Song Mei, Assistant Professor
Departments of Statistics and Electrical Engineering and Computer Sciences, UC Berkeley
Broad 2100A
Abstract:
Neural sequence models based on the transformer architecture have demonstrated remarkable in-context learning (ICL) abilities, where they can perform new tasks when prompted with training and test examples, without any parameter update to the model. In this talk, we theoretically investigate the strong ICL abilities of transformers. We first provide a statistical theory for transformers to perform ICL by deriving end-to-end quantitative results for the expressive power, in-context prediction power, and sample complexity of pre-training.

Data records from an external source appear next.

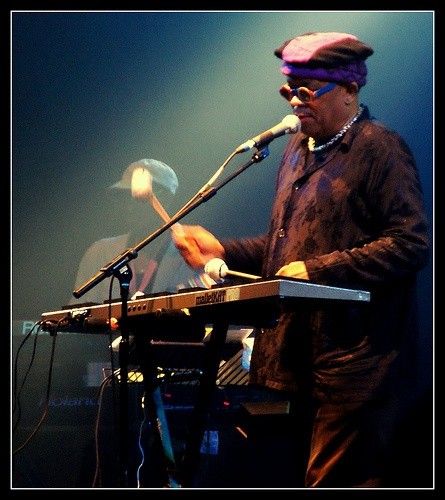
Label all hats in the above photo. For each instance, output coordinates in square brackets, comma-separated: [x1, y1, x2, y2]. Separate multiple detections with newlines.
[109, 158, 179, 198]
[281, 30, 374, 86]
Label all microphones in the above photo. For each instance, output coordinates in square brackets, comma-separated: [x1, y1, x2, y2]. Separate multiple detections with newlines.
[235, 115, 301, 155]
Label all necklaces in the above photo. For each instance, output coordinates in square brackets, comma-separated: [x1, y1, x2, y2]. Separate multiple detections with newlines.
[306, 108, 364, 155]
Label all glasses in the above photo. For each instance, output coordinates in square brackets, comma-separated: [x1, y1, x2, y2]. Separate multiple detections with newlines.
[279, 81, 337, 101]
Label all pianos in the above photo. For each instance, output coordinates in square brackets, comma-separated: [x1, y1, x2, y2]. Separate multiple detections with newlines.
[41, 276, 371, 327]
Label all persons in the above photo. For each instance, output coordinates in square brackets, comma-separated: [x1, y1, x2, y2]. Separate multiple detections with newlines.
[167, 31, 430, 489]
[65, 157, 223, 378]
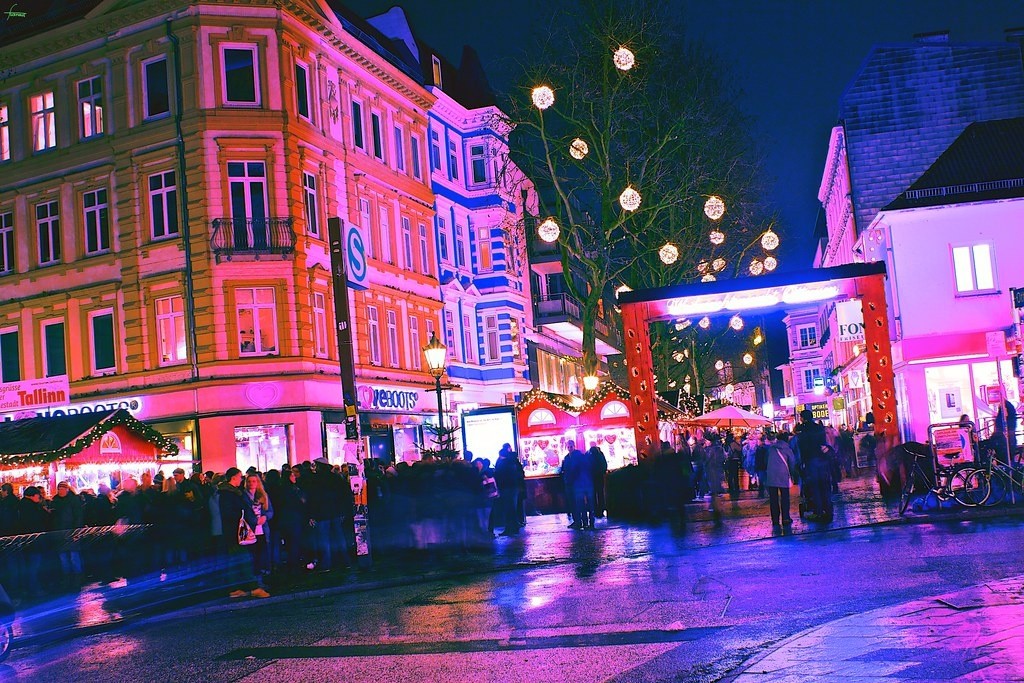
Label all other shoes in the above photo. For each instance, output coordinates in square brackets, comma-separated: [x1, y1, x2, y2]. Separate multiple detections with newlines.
[594, 513, 605, 518]
[772, 518, 793, 526]
[307, 562, 317, 569]
[567, 522, 595, 529]
[809, 514, 834, 522]
[498, 521, 526, 536]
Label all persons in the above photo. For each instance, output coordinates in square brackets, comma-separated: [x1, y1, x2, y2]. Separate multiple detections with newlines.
[557, 440, 607, 529]
[657, 409, 855, 534]
[959, 400, 1016, 467]
[0, 442, 526, 602]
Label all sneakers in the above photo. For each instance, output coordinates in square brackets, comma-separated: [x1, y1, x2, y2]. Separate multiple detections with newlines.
[229, 590, 247, 598]
[251, 588, 270, 598]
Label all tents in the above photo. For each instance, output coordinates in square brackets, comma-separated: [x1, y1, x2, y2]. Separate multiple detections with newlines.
[1, 408, 180, 500]
[515, 380, 689, 477]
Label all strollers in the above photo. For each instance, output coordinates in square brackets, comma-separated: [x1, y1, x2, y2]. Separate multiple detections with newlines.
[797, 460, 834, 520]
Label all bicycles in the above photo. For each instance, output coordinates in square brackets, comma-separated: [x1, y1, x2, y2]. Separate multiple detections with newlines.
[965, 438, 1024, 508]
[898, 443, 992, 515]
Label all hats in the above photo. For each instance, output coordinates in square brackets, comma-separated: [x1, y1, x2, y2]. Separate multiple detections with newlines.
[58, 481, 69, 489]
[98, 484, 111, 495]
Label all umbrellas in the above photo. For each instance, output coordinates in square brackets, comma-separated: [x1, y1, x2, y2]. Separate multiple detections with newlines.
[676, 405, 774, 432]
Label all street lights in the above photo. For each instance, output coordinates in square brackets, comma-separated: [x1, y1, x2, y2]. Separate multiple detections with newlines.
[423, 329, 453, 459]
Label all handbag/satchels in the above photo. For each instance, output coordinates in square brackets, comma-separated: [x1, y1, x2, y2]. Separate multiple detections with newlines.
[238, 510, 257, 545]
[789, 475, 794, 488]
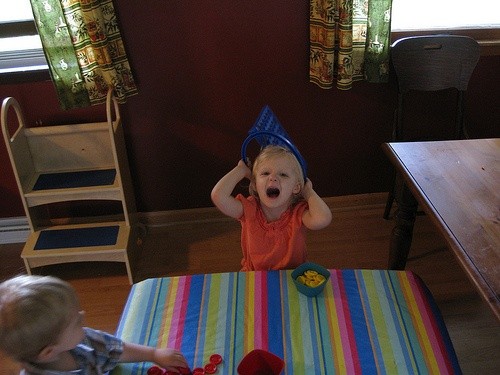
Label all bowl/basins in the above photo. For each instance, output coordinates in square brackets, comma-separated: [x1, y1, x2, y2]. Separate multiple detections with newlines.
[237, 349, 285, 375]
[291, 261, 330, 297]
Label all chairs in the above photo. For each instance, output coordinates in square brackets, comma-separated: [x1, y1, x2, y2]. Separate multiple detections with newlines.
[383, 35, 480, 219]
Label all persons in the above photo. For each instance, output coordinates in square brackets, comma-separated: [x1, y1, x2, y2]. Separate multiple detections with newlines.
[0, 275, 188, 375]
[211, 144, 333, 272]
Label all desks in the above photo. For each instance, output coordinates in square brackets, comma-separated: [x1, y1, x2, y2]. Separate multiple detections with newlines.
[381, 138, 500, 326]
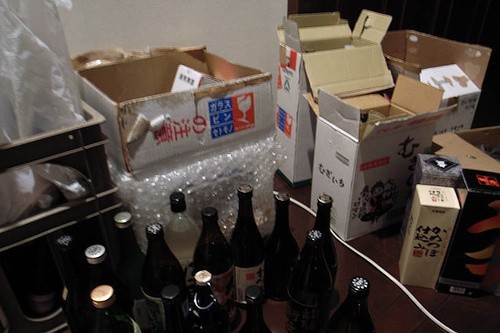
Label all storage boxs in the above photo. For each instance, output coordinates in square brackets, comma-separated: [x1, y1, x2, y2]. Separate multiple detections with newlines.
[301, 74, 458, 241]
[276, 8, 396, 186]
[70, 45, 277, 174]
[382, 29, 492, 135]
[398, 127, 500, 297]
[1, 97, 125, 285]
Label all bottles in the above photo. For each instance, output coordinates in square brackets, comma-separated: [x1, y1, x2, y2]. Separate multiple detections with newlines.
[56, 236, 90, 332]
[88, 283, 142, 333]
[184, 270, 229, 333]
[81, 243, 135, 333]
[234, 285, 273, 333]
[285, 230, 333, 333]
[263, 191, 300, 302]
[324, 276, 376, 333]
[230, 183, 265, 311]
[139, 222, 190, 333]
[191, 206, 237, 322]
[160, 284, 189, 333]
[107, 210, 155, 333]
[310, 194, 338, 282]
[163, 191, 201, 305]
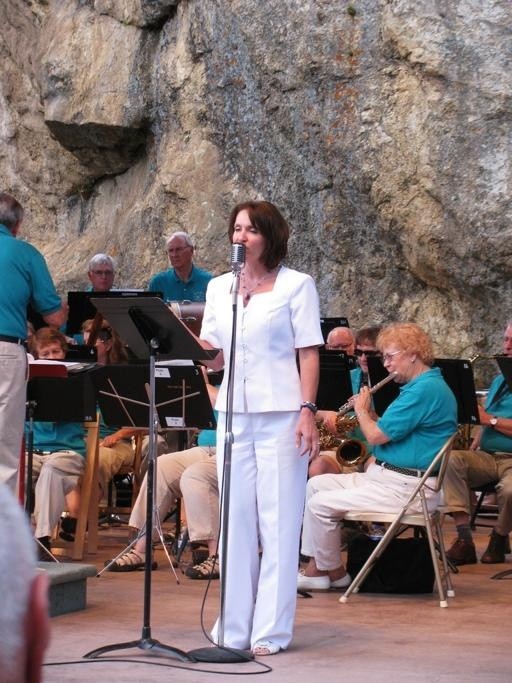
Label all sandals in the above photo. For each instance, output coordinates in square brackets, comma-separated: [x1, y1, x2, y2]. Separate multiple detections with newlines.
[105, 548, 158, 571]
[185, 555, 220, 579]
[252, 641, 279, 656]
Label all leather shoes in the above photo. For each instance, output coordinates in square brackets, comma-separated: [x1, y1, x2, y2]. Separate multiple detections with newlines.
[440, 536, 478, 563]
[482, 535, 506, 563]
[58, 514, 88, 543]
[296, 570, 351, 592]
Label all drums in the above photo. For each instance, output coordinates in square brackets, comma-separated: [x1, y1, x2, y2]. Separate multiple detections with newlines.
[170, 299, 204, 335]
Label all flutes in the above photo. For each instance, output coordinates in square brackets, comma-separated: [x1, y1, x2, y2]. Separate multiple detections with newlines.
[336, 368, 399, 415]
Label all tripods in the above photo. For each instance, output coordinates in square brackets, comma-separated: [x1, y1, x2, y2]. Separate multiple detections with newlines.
[96, 420, 185, 585]
[392, 524, 459, 574]
[82, 356, 196, 660]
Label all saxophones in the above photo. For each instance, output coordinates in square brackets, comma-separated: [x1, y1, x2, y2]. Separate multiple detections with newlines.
[319, 412, 372, 466]
[456, 354, 507, 450]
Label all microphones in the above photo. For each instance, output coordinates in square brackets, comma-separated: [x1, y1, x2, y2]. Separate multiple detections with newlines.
[231, 243, 245, 274]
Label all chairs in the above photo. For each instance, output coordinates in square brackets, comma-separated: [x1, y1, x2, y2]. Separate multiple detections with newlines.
[50, 411, 193, 572]
[338, 424, 466, 611]
[470, 480, 502, 531]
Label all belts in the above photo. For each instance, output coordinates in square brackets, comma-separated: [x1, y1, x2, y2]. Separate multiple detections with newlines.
[376, 460, 426, 478]
[0, 336, 27, 348]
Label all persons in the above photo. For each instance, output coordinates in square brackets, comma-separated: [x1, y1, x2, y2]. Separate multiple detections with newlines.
[1, 480, 52, 683]
[296, 320, 512, 591]
[2, 190, 221, 579]
[179, 199, 324, 658]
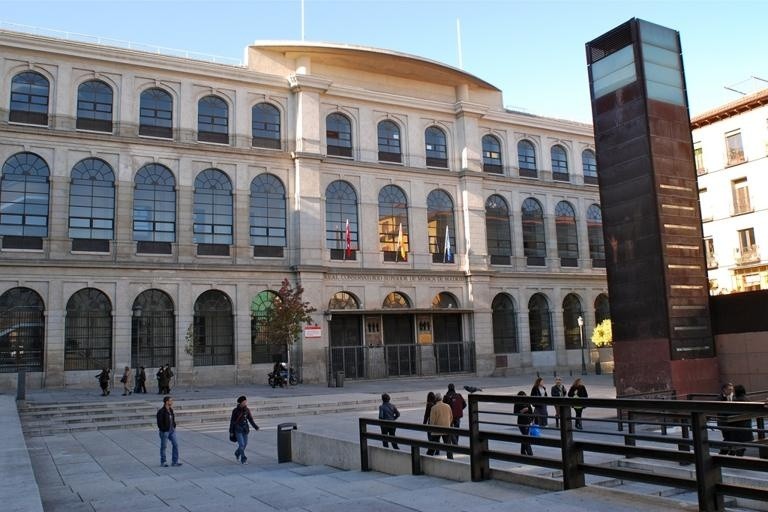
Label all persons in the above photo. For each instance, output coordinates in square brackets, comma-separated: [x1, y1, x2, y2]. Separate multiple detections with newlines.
[94, 364, 174, 395]
[423, 384, 467, 459]
[157, 396, 183, 467]
[514, 378, 588, 457]
[379, 394, 400, 450]
[229, 396, 259, 465]
[272, 360, 287, 388]
[716, 383, 735, 454]
[725, 385, 754, 457]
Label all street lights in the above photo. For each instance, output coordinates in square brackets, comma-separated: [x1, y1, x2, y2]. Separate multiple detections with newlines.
[577, 314, 587, 377]
[133, 303, 143, 382]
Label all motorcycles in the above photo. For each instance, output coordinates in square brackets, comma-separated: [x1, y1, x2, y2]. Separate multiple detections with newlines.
[267, 364, 298, 388]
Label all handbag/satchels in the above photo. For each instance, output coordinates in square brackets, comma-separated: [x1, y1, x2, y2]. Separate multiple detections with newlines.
[529, 424, 539, 436]
[230, 433, 237, 442]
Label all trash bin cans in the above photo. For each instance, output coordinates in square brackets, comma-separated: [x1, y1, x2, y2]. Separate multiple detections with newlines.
[336, 371, 344, 387]
[277, 423, 297, 463]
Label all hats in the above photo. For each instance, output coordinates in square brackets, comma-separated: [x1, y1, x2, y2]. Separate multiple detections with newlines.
[237, 396, 246, 402]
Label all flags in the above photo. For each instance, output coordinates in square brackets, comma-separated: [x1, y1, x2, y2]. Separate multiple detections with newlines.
[446, 228, 451, 260]
[347, 222, 350, 256]
[399, 225, 406, 260]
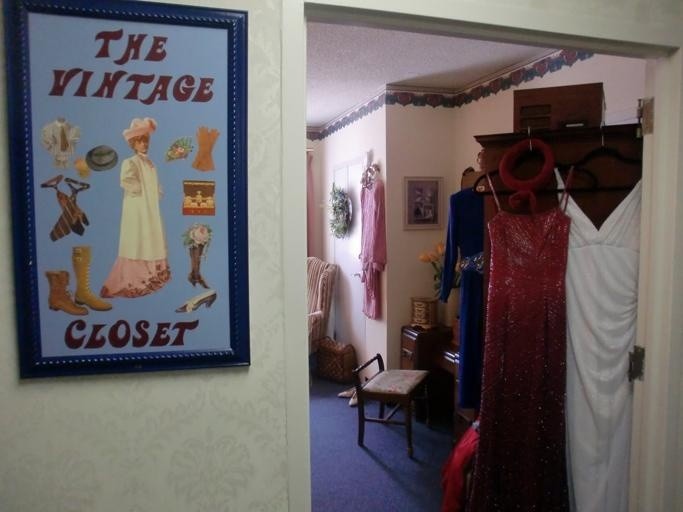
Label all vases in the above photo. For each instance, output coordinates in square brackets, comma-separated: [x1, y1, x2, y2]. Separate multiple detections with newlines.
[438, 286, 460, 326]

Concretely, we show that transformers can implement a broad class of standard machine learning algorithms in context, such as least squares, ridge regression, Lasso, convex risk minimization for generalized linear models (such as logistic regression), and gradient descent on two-layer neural networks, with near-optimal predictive power on various in-context data distributions. Building on these “base” ICL algorithms, intriguingly, we show that transformers can implement more complex ICL procedures involving in-context algorithm selection, akin to what a statistician can do in real life—A single transformer can adaptively select different base ICL algorithms—or even perform qualitatively different tasks—on different input sequences, without any explicit prompting of the right algorithm or task.
Bio:
Song Mei is an assistant professor of statistics at UC Berkeley. He received his Ph. D. from Stanford in June 2020. Song’s research lies at the intersection of statistics and machine learning. His recent research interests include high dimensional statistical inference, theory of deep learning, and theory of reinforcement learning.